▶ [Records to use]
--- START ---
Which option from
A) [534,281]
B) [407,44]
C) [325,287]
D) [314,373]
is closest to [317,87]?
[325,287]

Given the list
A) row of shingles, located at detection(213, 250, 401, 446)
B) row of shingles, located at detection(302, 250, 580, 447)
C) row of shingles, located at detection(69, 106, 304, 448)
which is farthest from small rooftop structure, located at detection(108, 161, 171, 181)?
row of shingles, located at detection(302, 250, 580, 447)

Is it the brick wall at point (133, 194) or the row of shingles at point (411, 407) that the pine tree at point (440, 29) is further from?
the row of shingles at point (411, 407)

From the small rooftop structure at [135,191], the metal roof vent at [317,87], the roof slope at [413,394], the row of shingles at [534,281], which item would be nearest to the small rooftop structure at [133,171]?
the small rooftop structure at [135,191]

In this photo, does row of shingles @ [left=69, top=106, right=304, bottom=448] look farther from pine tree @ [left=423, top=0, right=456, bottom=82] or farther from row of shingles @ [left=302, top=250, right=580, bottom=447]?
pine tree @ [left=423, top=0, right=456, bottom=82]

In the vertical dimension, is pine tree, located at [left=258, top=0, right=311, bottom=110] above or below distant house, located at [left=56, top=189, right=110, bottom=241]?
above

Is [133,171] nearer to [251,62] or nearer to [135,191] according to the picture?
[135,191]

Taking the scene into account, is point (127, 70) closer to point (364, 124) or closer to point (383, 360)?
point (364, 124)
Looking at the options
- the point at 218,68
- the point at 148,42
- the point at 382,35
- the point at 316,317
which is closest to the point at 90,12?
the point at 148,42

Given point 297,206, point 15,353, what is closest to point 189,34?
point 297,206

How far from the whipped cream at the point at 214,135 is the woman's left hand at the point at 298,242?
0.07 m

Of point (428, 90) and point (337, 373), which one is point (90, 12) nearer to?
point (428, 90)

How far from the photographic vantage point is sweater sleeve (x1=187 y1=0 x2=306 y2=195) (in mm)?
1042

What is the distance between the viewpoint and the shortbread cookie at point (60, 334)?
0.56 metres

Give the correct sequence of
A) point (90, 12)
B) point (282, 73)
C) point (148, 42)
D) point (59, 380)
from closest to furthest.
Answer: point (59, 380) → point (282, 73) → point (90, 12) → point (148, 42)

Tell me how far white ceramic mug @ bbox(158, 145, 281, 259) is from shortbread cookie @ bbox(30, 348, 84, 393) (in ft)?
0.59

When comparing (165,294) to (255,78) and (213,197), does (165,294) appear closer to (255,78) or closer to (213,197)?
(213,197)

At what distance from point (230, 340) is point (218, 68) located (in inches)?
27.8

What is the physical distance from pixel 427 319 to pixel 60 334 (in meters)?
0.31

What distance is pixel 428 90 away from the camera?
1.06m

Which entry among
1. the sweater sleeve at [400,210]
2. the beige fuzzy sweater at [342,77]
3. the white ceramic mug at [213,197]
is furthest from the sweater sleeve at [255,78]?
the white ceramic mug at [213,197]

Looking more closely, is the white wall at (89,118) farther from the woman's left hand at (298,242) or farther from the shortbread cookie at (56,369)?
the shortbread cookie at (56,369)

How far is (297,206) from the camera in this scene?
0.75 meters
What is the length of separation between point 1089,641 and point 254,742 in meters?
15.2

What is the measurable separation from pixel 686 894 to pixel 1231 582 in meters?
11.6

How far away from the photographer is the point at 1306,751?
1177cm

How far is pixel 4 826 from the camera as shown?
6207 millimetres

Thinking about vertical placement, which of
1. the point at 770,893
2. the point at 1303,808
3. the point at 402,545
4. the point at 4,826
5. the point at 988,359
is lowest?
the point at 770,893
--- END ---
▶ [What the exercise asks] Can you copy out the items from the line with "In the vertical" up to and including the line with "0.75 meters", keeping every line unchanged?

▶ [Exercise result]
In the vertical dimension, is pine tree, located at [left=258, top=0, right=311, bottom=110] above or below distant house, located at [left=56, top=189, right=110, bottom=241]?
above

Is [133,171] nearer to [251,62] or nearer to [135,191] according to the picture?
[135,191]

Taking the scene into account, is point (127, 70) closer to point (364, 124) or closer to point (383, 360)?
point (364, 124)
Looking at the options
- the point at 218,68
- the point at 148,42
- the point at 382,35
- the point at 316,317
which is closest to the point at 90,12?
the point at 148,42

Given point 297,206, point 15,353, what is closest to point 189,34?
point 297,206

How far from the whipped cream at the point at 214,135 is the woman's left hand at the point at 298,242?
0.07 m

Of point (428, 90) and point (337, 373), which one is point (90, 12) nearer to?
point (428, 90)

How far from the photographic vantage point is sweater sleeve (x1=187 y1=0 x2=306 y2=195) (in mm)?
1042

What is the distance between the viewpoint and the shortbread cookie at point (60, 334)?
0.56 metres

Give the correct sequence of
A) point (90, 12)
B) point (282, 73)
C) point (148, 42)
D) point (59, 380)
from closest to furthest.
Answer: point (59, 380) → point (282, 73) → point (90, 12) → point (148, 42)

Tell me how far white ceramic mug @ bbox(158, 145, 281, 259) is from shortbread cookie @ bbox(30, 348, 84, 393) (in ft)?
0.59

When comparing (165,294) to (255,78) and (213,197), does (165,294) appear closer to (255,78) or closer to (213,197)?
(213,197)

At what distance from point (230, 340) is point (218, 68) located (in inches)?
27.8

What is the physical distance from pixel 427 319 to pixel 60 334 (in meters)?
0.31

What distance is pixel 428 90 away from the camera?
1.06m

Which entry among
1. the sweater sleeve at [400,210]
2. the beige fuzzy sweater at [342,77]
3. the white ceramic mug at [213,197]
is furthest from the sweater sleeve at [255,78]?
the white ceramic mug at [213,197]

Looking more closely, is the white wall at (89,118) farther from the woman's left hand at (298,242) or farther from the shortbread cookie at (56,369)?
the shortbread cookie at (56,369)

How far is (297,206) from the camera in this scene?
0.75 meters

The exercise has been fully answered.